First line of every file in a new file

Question

How can I get the first line of EVERY file in a directory and save them all in a new file?

#!/bin/bash

rm FIRSTLINE
for file in "$(find $1 -type f)";
do
head -1 $file >> FIRSTLINE
done
cat FIRSTLINE

This is my bash script, but when I do this and I open the file FIRSTLINE, then I see this:

==> 'path of the file' <==
'first line' of the file

and this for all the files in my argument.

Does anybody has some solution?

Answer 1

for gzip files fo instances:

for file in `ls *.gz`; do gzcat $file | head -n 1; done > toto.txt

Answer 2

$ for file in $(find $1 -type f); do echo ''; 
    echo $file; 
    head -n 4 $file; 
  done

Answer 3

The problem is that you've quoted the output of find so it gets treated as a single string, so the for loop only runs once, with a single argument containing all the files. That means you run head -1 file1 file2 file3 file4 ... etc. and when given multiple files head prints the ==> file1 <== headers.
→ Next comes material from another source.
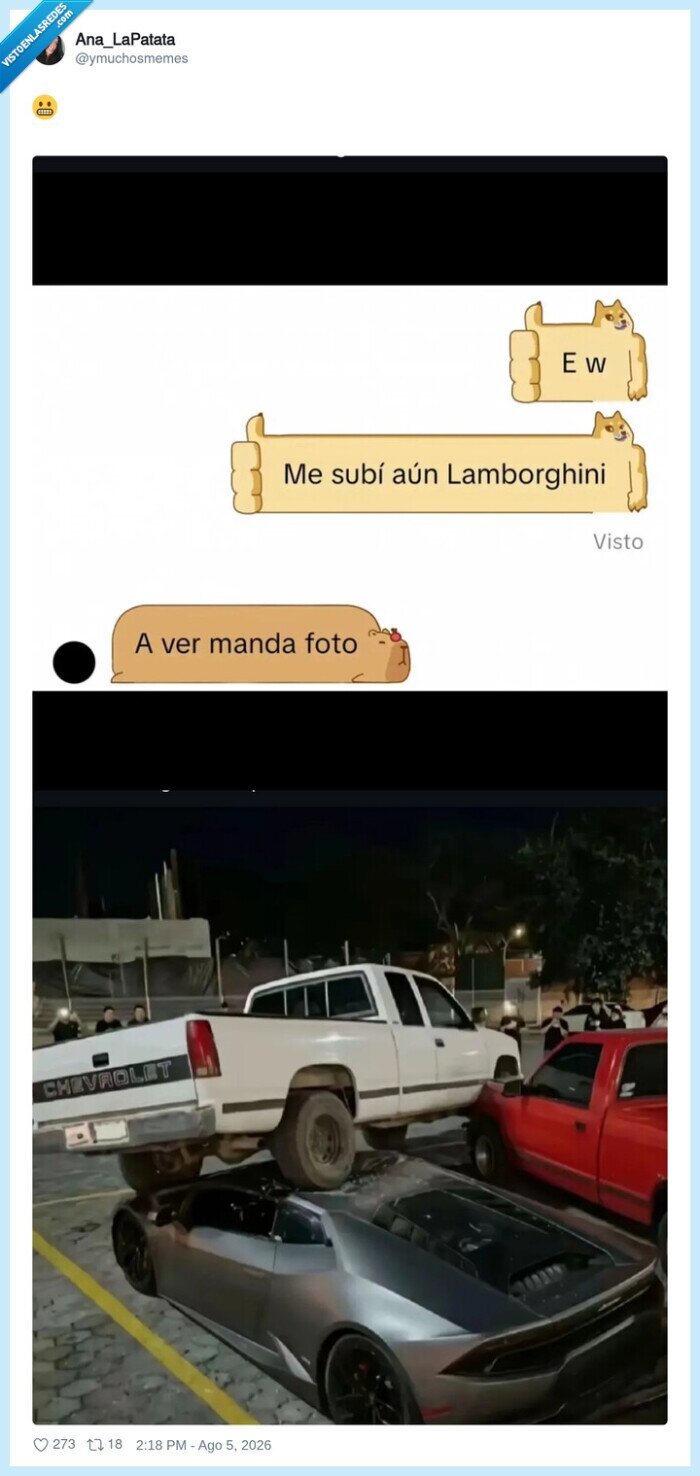 Lamborghini,camioneta,aparcamiento,cara_de_espanto,broma
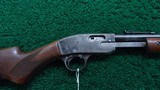 SAVAGE MODEL 29-A PUMP ACTION RIFLE IN CALIBER 22 S, L AND LR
So to fix it, remove the double quotes around the find shell-out, which ensures you run the for loop once for each file, as intended. Also, the semi-colon after the shell-out is unnecessary.

#!/bin/bash

rm FIRSTLINE
for file in $(find $1 -type f)
do
    head -1 $file >> FIRSTLINE
done
cat FIRSTLINE

This has some style issues though, do you really need to write to a file then cat the file to stdout? You could just print the output to stdout:

#!/bin/bash

for file in $(find $1 -type f)
do
    head -1 $file
done

Personally I'd write it like this:

find $1 -type f | xargs -L1 head -1

or if you need the output in the file and printed to stdout:

find $1 -type f | xargs -L1 head -1 | tee FIRSTLINE

Answer 4

find . -type f -exec head -1 \{\} \; > YOURFILE

might work for you.